Keeping your data safe within the AI context

Aware consumers are rightly concerned about how a platform that uses LLMs keeps their data safe. One of the things that our dev team is perhaps most proud of is the way it has managed to create a tool that does not need to be trained on user data. ORIGIN uses natural language processing and the GPTs to understand text and on that basis generates the transform rules. 

“The reality is that because of the immense amount of data that LLMs have access to, we don’t need large amounts of user data to train our system,” explains Mike. “We’ve also been extremely careful to ensure that any data input into an LLM is scoped to the minimum possibly required and that the use is understood and agreed to by the user.”

“And ultimately, we’re a data company.
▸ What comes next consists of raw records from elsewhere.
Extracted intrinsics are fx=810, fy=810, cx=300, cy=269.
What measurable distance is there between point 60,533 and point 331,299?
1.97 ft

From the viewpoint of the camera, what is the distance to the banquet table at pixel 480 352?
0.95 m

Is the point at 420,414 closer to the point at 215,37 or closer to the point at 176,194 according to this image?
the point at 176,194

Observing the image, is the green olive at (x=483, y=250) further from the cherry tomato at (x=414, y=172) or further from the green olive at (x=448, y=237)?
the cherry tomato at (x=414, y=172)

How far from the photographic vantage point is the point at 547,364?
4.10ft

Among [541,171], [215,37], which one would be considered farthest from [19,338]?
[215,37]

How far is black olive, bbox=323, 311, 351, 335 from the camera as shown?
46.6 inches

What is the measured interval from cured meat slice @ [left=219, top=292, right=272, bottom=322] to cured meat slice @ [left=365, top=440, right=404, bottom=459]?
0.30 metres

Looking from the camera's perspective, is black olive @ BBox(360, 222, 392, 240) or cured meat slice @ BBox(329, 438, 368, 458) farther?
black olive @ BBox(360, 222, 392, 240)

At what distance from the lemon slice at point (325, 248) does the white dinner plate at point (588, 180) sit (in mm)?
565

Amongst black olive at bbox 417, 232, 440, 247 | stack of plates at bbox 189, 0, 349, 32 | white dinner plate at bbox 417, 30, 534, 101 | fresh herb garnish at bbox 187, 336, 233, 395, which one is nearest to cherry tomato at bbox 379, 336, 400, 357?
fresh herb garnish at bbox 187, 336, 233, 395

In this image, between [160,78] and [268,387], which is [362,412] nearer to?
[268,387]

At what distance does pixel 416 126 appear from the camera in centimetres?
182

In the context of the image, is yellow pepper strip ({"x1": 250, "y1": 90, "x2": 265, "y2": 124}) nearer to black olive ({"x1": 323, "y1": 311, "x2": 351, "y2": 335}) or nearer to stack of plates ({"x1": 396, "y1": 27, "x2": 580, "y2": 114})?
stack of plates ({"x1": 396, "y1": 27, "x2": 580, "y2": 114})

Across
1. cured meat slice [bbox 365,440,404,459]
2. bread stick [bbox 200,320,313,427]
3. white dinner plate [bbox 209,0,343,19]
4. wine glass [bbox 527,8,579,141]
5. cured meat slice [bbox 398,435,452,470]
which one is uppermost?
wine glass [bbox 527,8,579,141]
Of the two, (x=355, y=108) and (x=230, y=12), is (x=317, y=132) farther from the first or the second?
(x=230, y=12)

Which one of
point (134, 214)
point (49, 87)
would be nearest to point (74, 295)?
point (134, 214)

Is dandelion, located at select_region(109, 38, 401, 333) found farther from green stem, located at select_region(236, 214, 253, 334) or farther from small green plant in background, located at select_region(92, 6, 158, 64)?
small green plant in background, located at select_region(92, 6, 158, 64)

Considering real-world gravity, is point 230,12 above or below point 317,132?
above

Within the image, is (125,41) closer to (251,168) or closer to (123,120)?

So we have a moral obligation to take your data very seriously. Just like you, we don’t want your company’s data anywhere near the training data that we use to help our system learn.” 

So, what do our users need to be aware of when using ORIGIN?

We are continuously refining and fine-tuning the system with models but we do not have deterministic systems. We can guarantee that once you set your rules, they will be followed faithfully and accurately. But there will always be a need for human review and oversight. And anyone who tells you they have an AI-powered system that does not require human review and oversight is selling smoke.